* Start DATASET RECORDS *

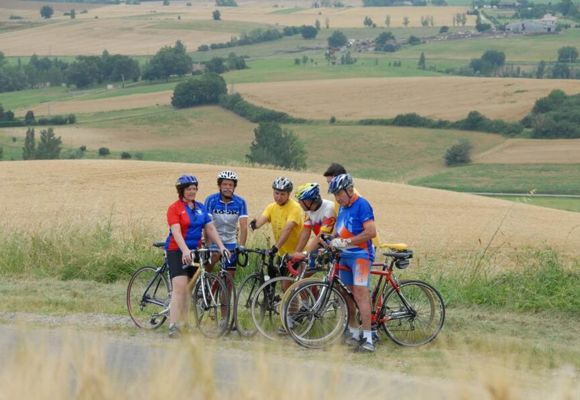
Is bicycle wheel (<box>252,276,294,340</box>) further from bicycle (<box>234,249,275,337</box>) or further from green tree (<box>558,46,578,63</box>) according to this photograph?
green tree (<box>558,46,578,63</box>)

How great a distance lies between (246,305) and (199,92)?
9096cm

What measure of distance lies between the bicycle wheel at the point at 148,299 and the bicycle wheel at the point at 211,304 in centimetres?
58

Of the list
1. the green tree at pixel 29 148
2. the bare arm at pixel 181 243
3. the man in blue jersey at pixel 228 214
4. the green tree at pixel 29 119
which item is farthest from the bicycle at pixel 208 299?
the green tree at pixel 29 119

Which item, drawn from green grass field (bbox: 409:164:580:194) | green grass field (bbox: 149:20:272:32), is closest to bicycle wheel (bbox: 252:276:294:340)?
green grass field (bbox: 409:164:580:194)

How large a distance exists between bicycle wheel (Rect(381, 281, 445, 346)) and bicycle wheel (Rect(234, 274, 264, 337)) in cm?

* End DATASET RECORDS *

• [WHAT TO PRODUCE]: Reproduce every one of the entries above verbatim, omitting the pictures.

• [WRITTEN ANSWER]:
Is bicycle wheel (<box>252,276,294,340</box>) further from bicycle (<box>234,249,275,337</box>) or further from green tree (<box>558,46,578,63</box>) according to this photograph?
green tree (<box>558,46,578,63</box>)

How great a distance lies between (246,305) and (199,92)?
9096cm

What measure of distance lies between the bicycle wheel at the point at 148,299 and the bicycle wheel at the point at 211,304 in centimetres?
58

Of the list
1. the green tree at pixel 29 148
2. the bare arm at pixel 181 243
3. the man in blue jersey at pixel 228 214
4. the green tree at pixel 29 119
which item is farthest from the bicycle at pixel 208 299?
the green tree at pixel 29 119

Which item, drawn from green grass field (bbox: 409:164:580:194) | green grass field (bbox: 149:20:272:32), is closest to bicycle wheel (bbox: 252:276:294:340)?
green grass field (bbox: 409:164:580:194)

How large a distance exists between bicycle wheel (Rect(381, 281, 445, 346)) and bicycle wheel (Rect(234, 274, 264, 337)) in cm?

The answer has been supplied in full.